The recommended approach to determine the scope of the cybersecurity protections contained in the Cyber Annex is as follows:
- Identify all cyber-enabled systems associated with physical security controls or physical vulnerabilities
- Identify the networks these systems attach to. If two networks have a physical network connection between them, consider them to be a single network (even if there are robust boundary protections such as firewalls between them). Note, for many facilities, there will be only one network
- When describing cybersecurity protections to remediate vulnerabilities, describe the plan to protect the network the associated systems operate on
#3 Establish Cybersecurity Vulnerability Definition
It is strongly recommended that the FSO and CySO establish and agree upon an approach to define and identify cybersecurity vulnerabilities in the context of the FSA and that this approach is reviewed and endorsed by the facility’s senior leadership and relevant risk managers.

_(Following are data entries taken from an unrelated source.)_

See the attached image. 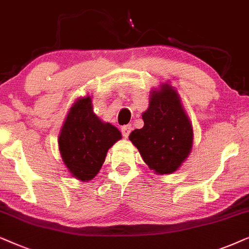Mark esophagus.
<instances>
[{
    "label": "esophagus",
    "mask_w": 249,
    "mask_h": 249,
    "mask_svg": "<svg viewBox=\"0 0 249 249\" xmlns=\"http://www.w3.org/2000/svg\"><path fill=\"white\" fill-rule=\"evenodd\" d=\"M131 131H132V125H125V126L122 127V133L125 138H127L128 135H130Z\"/></svg>",
    "instance_id": "obj_1"
}]
</instances>
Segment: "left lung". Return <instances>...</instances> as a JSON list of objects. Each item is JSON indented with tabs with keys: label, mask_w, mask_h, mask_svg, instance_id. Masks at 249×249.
<instances>
[{
	"label": "left lung",
	"mask_w": 249,
	"mask_h": 249,
	"mask_svg": "<svg viewBox=\"0 0 249 249\" xmlns=\"http://www.w3.org/2000/svg\"><path fill=\"white\" fill-rule=\"evenodd\" d=\"M142 119L144 126L132 131L128 139L156 174L174 173L190 155L194 130L173 86L161 83L150 91Z\"/></svg>",
	"instance_id": "left-lung-1"
}]
</instances>
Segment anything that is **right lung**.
<instances>
[{
  "label": "right lung",
  "instance_id": "right-lung-1",
  "mask_svg": "<svg viewBox=\"0 0 249 249\" xmlns=\"http://www.w3.org/2000/svg\"><path fill=\"white\" fill-rule=\"evenodd\" d=\"M122 139L117 127L93 112L90 95L81 97L71 108L59 134V151L71 177L88 182L99 173L109 148Z\"/></svg>",
  "mask_w": 249,
  "mask_h": 249
}]
</instances>
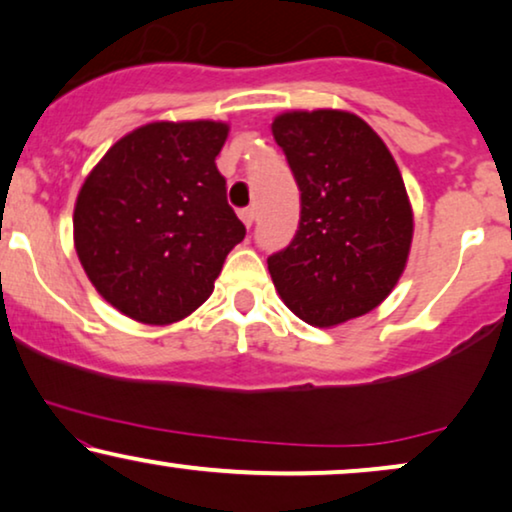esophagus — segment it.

It is recommended that the facility have a formal risk management process by which senior leaders and risk managers can describe acceptable and unacceptable levels of risk and through which the definition of FSA-related cybersecurity vulnerabilities can be determined.
Two observations may be helpful:
- NVIC 01-20 asserts that “It is up to each facility to determine how to identify, assess, and address the vulnerabilities of their computer systems and networks.”
- “Cybersecurity vulnerability” is a flexible concept that can be understood at the programmatic and policy level, the system design and configuration level, and all the way down to the level of individual exploitable software flaws in an operating system or application.
To create a Cyber Annex to support an FSP, it is recommended that cybersecurity vulnerability be defined at the program and policy levels, not at the individual system configuration or patch level. For example, if one or more systems critical to the security of the facility are not correctly patched, then possible vulnerabilities to address in the Cyber Annex might include:
- The facility does not have a defined patching policy
- The facility does not have defined patching procedures and/or assigned personnel
- The facility’s patching procedures are not fully implemented
#4 Determine the Cybersecurity Vulnerabilities for the FSA
After the FSO and CySO have determined how to define cybersecurity, effective identification of vulnerabilities can be done in three steps:
- Step 4(a): Assemble a team of subject matter experts with adequate knowledge of the facility’s physical security, IT, OT, and cybersecurity operations
- Step 4(b): Collect sufficient organizational information to ensure the cybersecurity vulnerability assessment team has adequate visibility and awareness
- Step 4(c): Collaboratively compile a list of cybersecurity vulnerabilities and crossreference them to the physical security vulnerabilities in the FSA
#5 Create Remediation Plans
Each vulnerability addressed in the Cyber Annex should be accompanied by a plan to remediate it. In the same way, it is recommended to describe vulnerabilities at the programmatic, policy, and procedure levels, it is recommended protections be articulated at the same level.
For the purpose of the MCAAG, the term cybersecurity protection will be defined as a discrete unit of a facility’s cybersecurity protection plan12. Examples of cybersecurity protections include, but are not limited to cybersecurity:
- Program capabilities
- Policies
- Procedures
#6 Create the Cyber Annex
The recommended Cyber Annex template is structured as follows:
- List the physical security vulnerabilities from the FSA and FSP with identifiers;
- List the cybersecurity vulnerabilities to be addressed in the Cyber Annex with identifiers;
- List the cybersecurity protections that will collectively address the identified cybersecurity vulnerabilities.